The word from London as this is written is that passengers leaving Heathrow
should expect long delays and restrictions on carry-on luggage so stringent
that not even iPods and paperbacks will get by. Those few items that are
allowed through - glasses, medicines, passports - will have to be carried in
see-through packaging.

This will, of course, require major adjustments for travelers, especially as
compared with how easily I got through security before Thursday. Let them
X-ray your bag and feel you up, and you were ready to fly. No need to even
take off your shoes as in the United States.

Not that I would hold up U.S. airport security as a model. No one could do
that who remembered the spate of incidents a few years ago showing that our
security leaks like a sieve. Between them, travelers who were simply
careless and a college student, a team of journalists and some
Transportation Department officials who set out separately to test security,
managed to get knives, box cutters, pepper spray and loaded semiautomatic
pistols past the crackerjack women and men of the Transportation Security
Administration. Indeed, the Transportation Department test found that
screeners missed 30 percent of guns, 60 percent of simulated explosives, 70
percent of knives.

That's why I'm gratified to see the U.K. taking security more seriously. And
why I wish the United States would do the same. Yes, the (temporary?) new
procedures are an inconvenience. Yes, inconvenience is a four-letter word in
this country.

But maybe it's a word we should get used to. I don't know how it is in the
U.K., but here in the States, the architects of the "War on Terror" have
been curiously unwilling to ask sacrifices of us. Oh, they happily impose -
and we meekly accept - all sorts of infringements upon our civil liberties
based upon all sorts of spurious reasoning. But they seem loath to truly
inconvenience us. We - and I include myself - remove our shoes and take our
laptops out of briefcases and whine about it as if we are rationing nylon or
collecting scrap.

If, however, this war is, as advertised, a struggle of civilized people
against a culture of barbarism and murder, perhaps we ought to, as a
pragmatic necessity and a moral duty, be willing to accept some real
aggravation in exchange for real security.

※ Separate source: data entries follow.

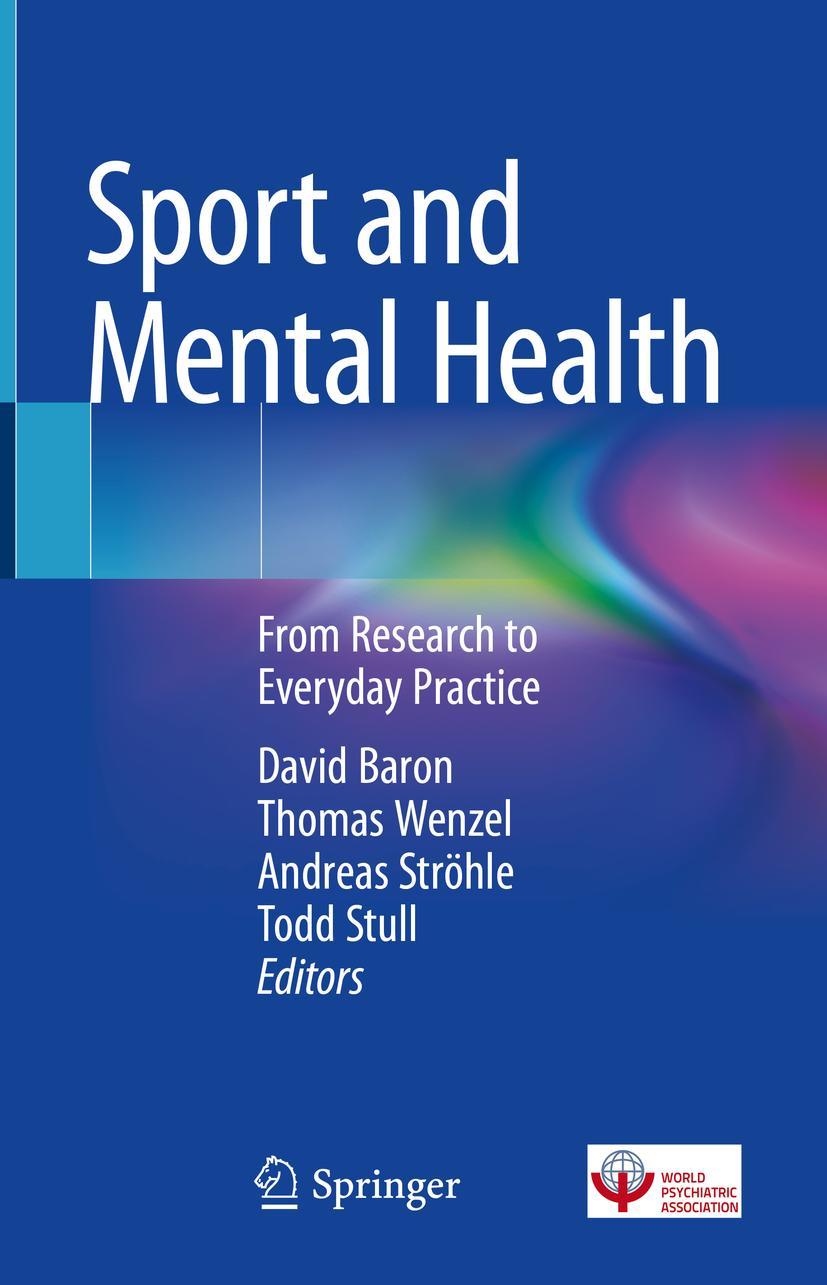 Cover: 9783031368639 | Sport and Mental Health | From Research to Everyday Practice | Buch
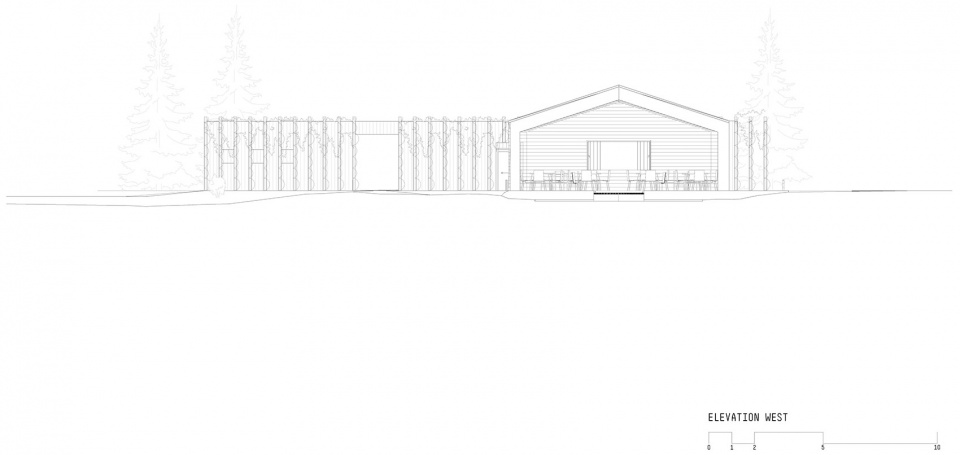 lake house vols by noa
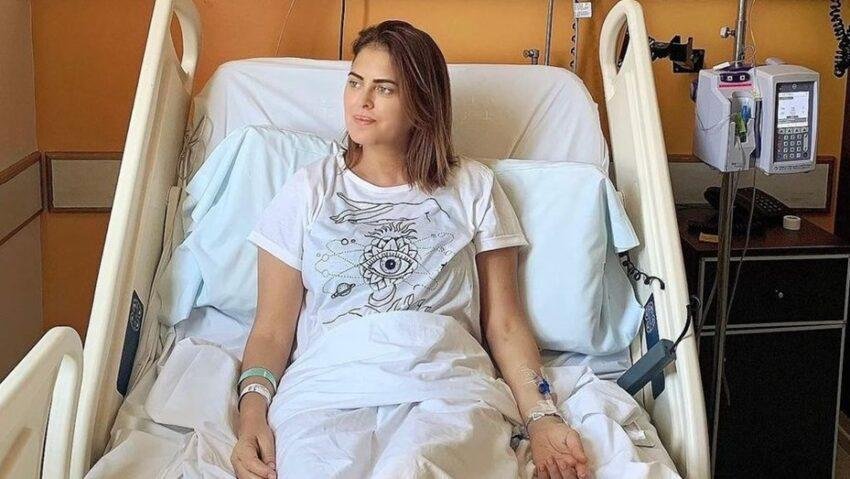 “Cemento”: qué le hallaron a Silvina Luna en los glúteos
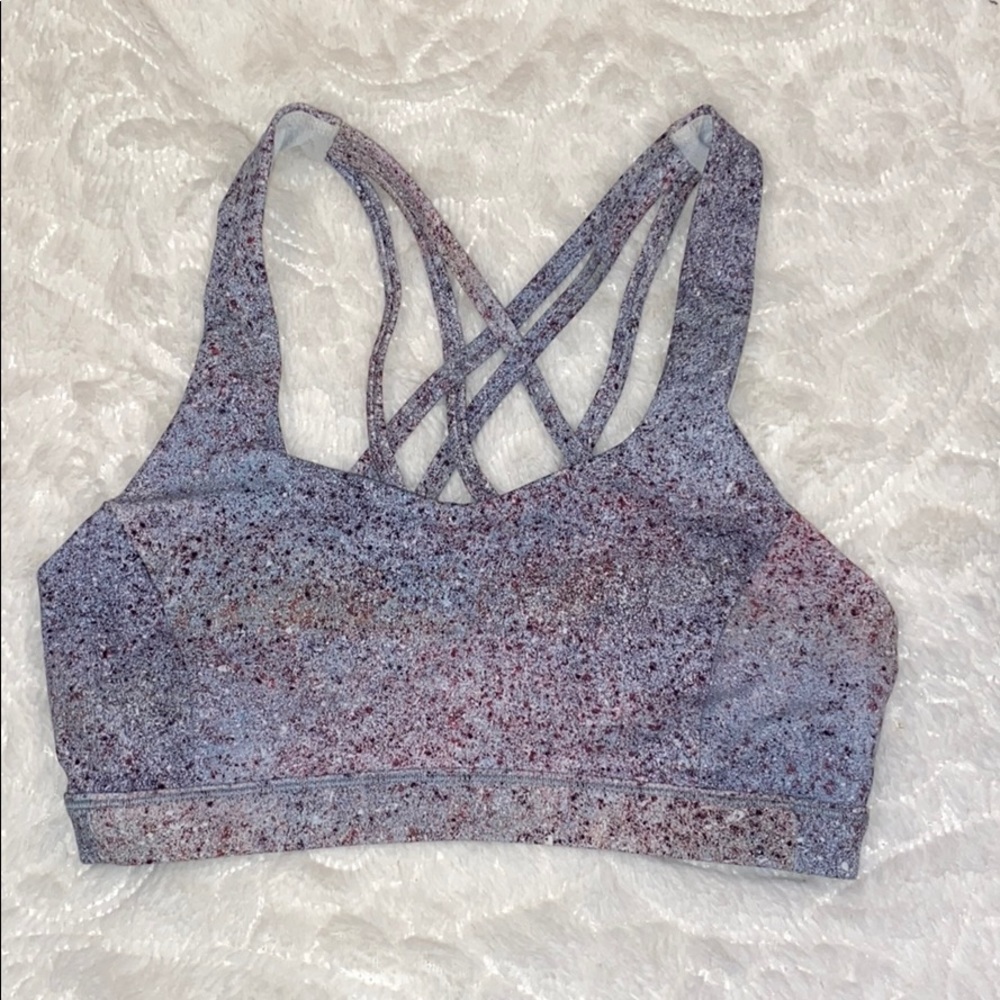 Lululemon Free to be Serene Bra size 4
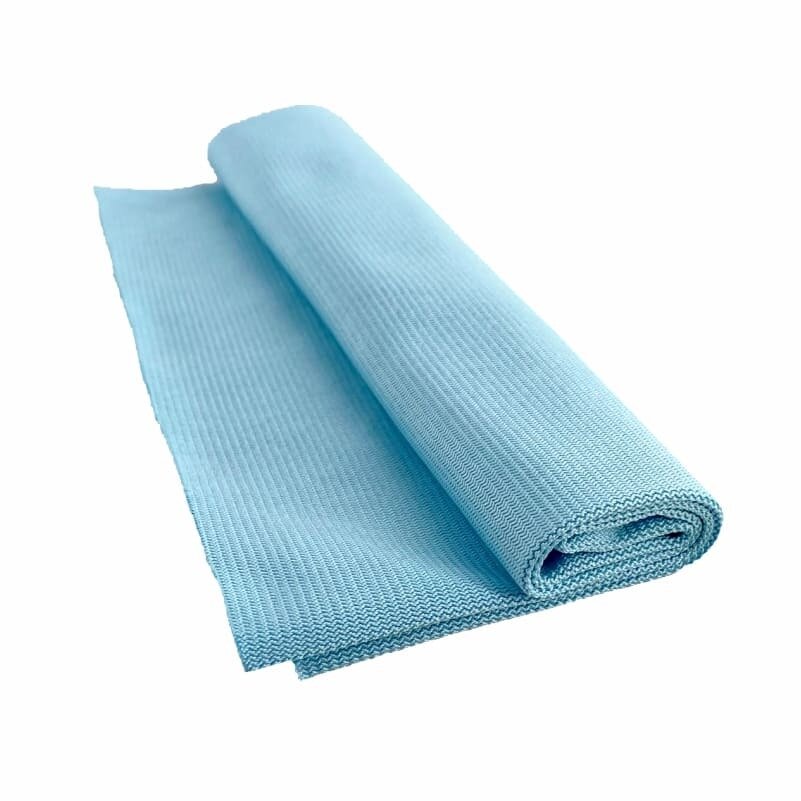 Салфетка из микрофибры для стекол (без ворса) Shine Systems Glass Towel, 40x40 см, 260гр/м2 SS902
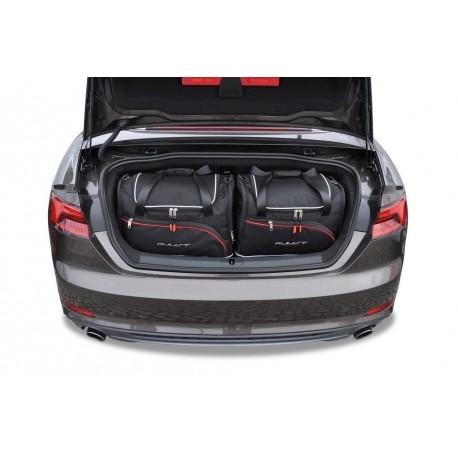 Maßgeschneiderter Kofferbausatz für Audi A5 F57 roadster (2017 - neuheiten)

It is worth noting that El Al, the state airline of Israel, a nation that
knows a little something about terrorism, backstops the TSA - i.e., does a
secondary security screening - at four of the five U.S. airports from which
it flies and has sought permission to do so at the fifth. Shows you what
they think of what passes for airport security here.

Yet, when asked about adopting El Al's methods in the United States -
intensive interrogation of each passenger, hand searches of every bag, air
marshals on every flight - an airline security expert told the New York
Times in May that you couldn't do that here because it would disrupt
American air travel.

Hey, I don't want to face an inquisition each time I fly. I don't want to be
stuck on a plane without my iPod and headphones, sitting next to some cranky
toddler who has been denied his boo bear and pacifier. And if there are
effective security measures short of that, I will gladly accept them. If,
however, there aren't, I will adapt. See, the one thing I "really" don't
want is to be blown to pieces in midair because somebody didn't want to
inconvenience me.

Getting killed is the biggest inconvenience of them all.